## ACTION ITEM
Only lines that contain the word "image" are to be returned from the data below.

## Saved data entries
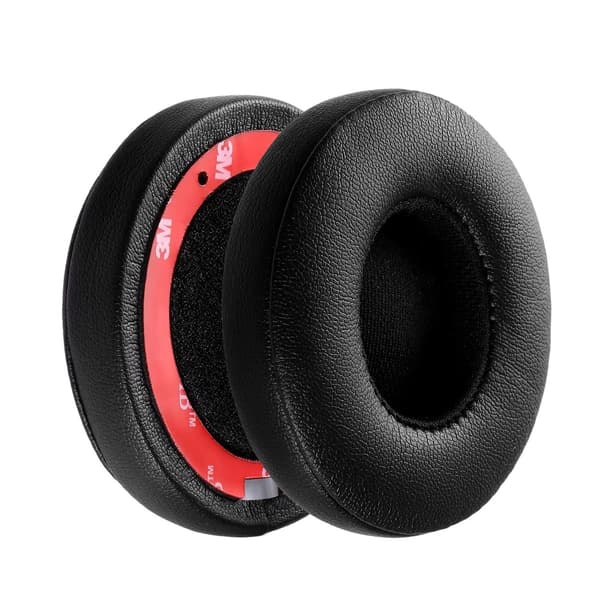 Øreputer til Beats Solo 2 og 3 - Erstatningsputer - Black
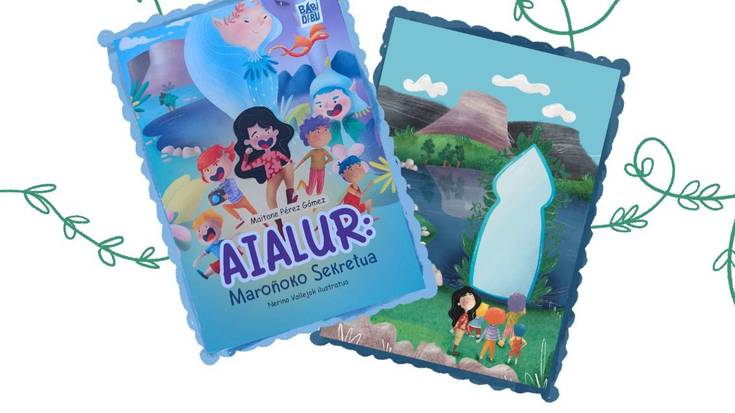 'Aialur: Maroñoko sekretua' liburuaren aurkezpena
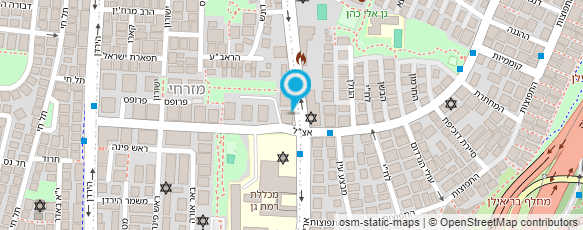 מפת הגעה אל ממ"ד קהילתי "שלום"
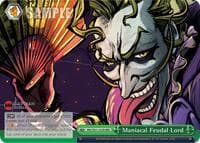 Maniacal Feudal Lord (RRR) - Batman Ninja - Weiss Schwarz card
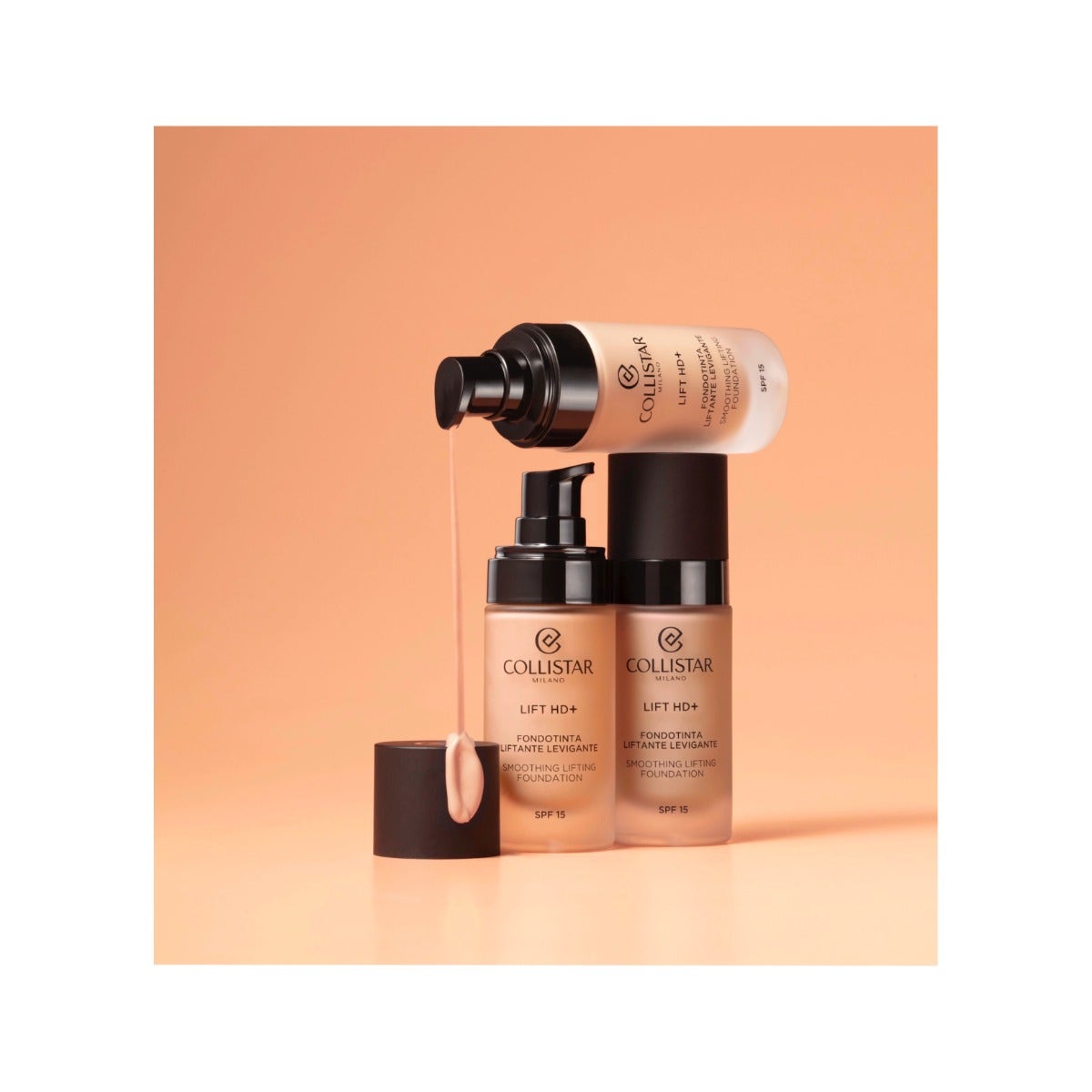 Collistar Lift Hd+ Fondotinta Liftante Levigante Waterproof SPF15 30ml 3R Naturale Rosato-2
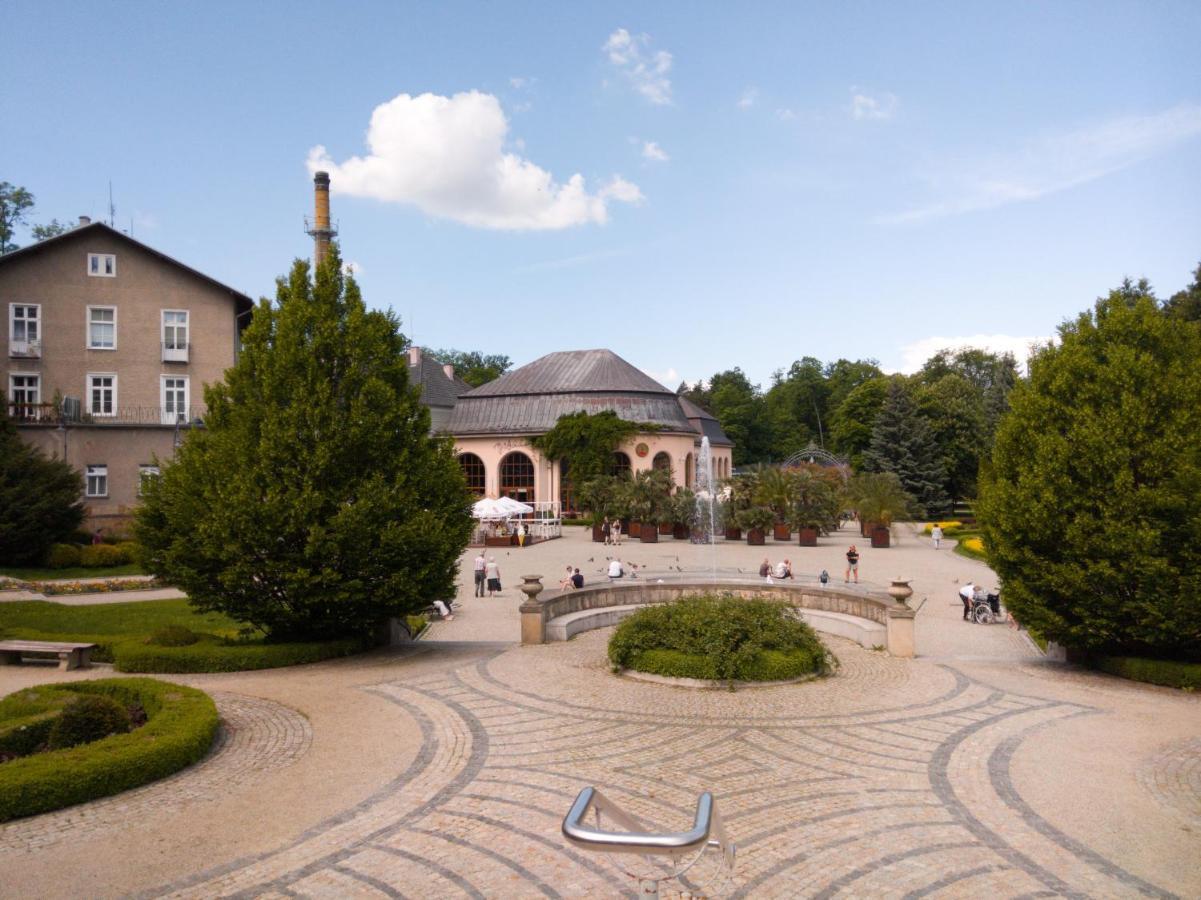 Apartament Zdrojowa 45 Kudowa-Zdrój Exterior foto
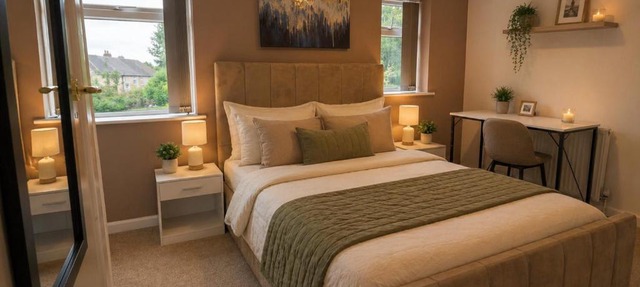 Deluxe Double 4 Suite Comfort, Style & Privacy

* * *

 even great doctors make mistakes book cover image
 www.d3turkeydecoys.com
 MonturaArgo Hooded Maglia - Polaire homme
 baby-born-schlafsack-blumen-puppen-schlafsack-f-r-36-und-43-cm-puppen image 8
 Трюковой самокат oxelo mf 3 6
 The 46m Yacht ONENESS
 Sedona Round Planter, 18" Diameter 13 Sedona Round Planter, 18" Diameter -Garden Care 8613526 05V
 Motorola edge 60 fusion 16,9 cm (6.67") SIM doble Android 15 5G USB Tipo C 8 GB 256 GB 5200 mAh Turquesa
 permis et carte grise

==

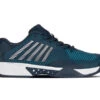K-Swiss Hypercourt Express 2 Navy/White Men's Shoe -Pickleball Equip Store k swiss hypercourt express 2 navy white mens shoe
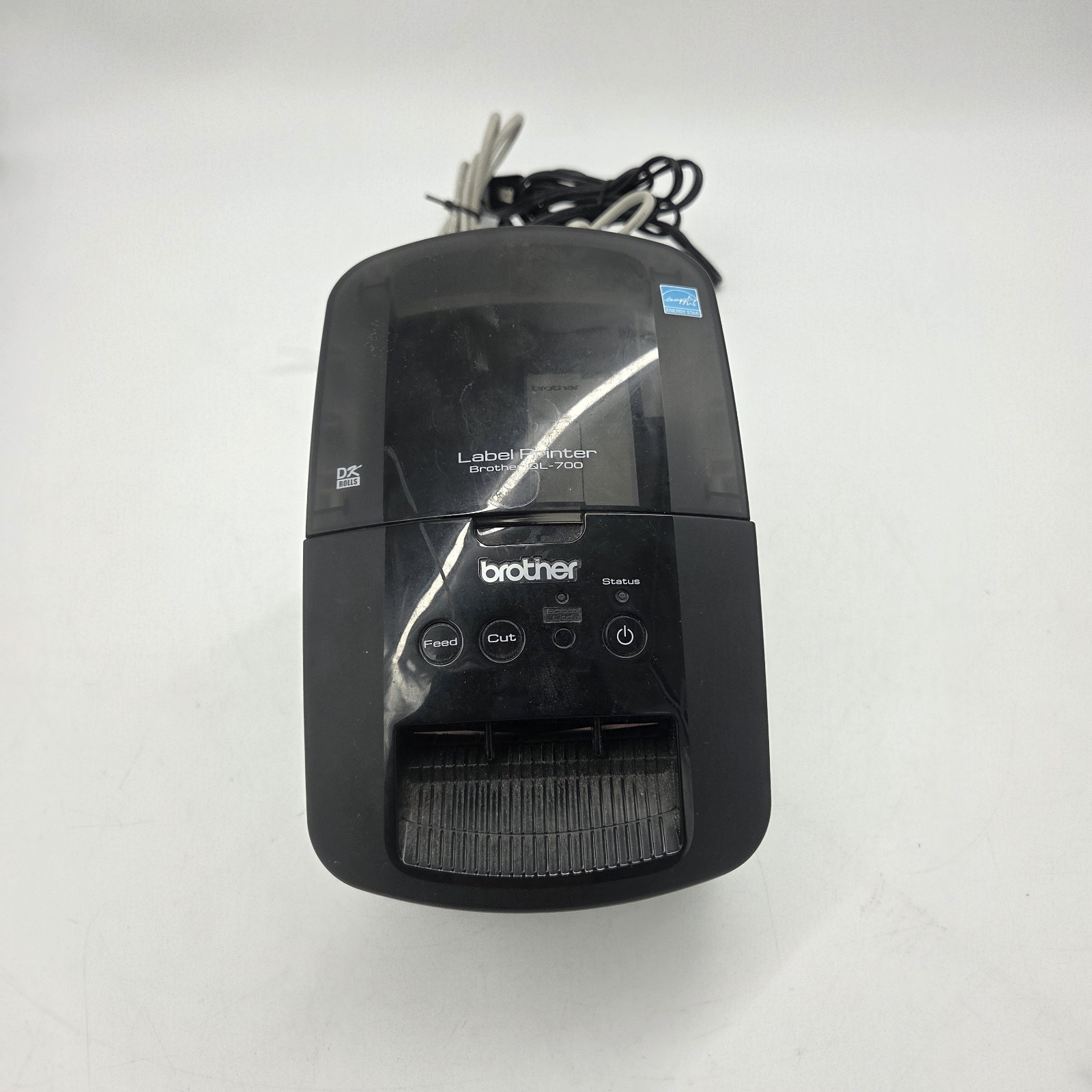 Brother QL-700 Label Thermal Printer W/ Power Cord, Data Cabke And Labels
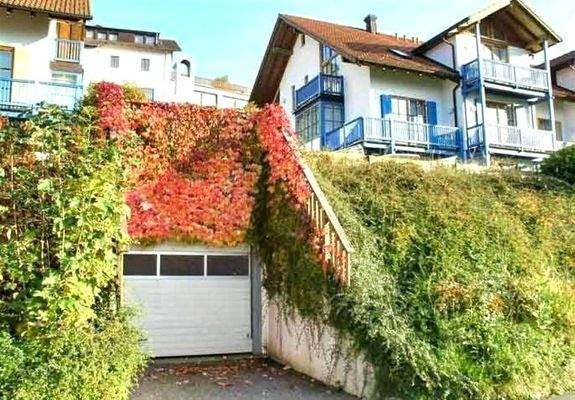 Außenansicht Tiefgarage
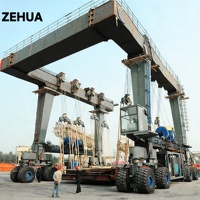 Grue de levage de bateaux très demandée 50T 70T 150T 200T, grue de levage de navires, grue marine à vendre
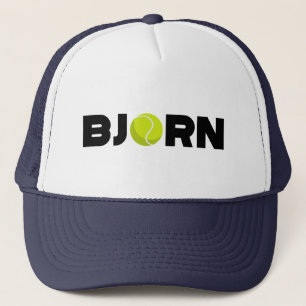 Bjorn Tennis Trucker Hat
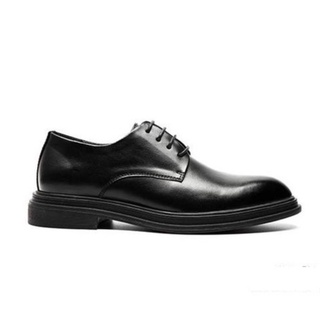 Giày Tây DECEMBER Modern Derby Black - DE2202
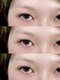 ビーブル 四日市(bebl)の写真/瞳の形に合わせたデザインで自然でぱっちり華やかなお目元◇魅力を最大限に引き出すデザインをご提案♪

## EXERCISE RESULT
 even great doctors make mistakes book cover image
 baby-born-schlafsack-blumen-puppen-schlafsack-f-r-36-und-43-cm-puppen image 8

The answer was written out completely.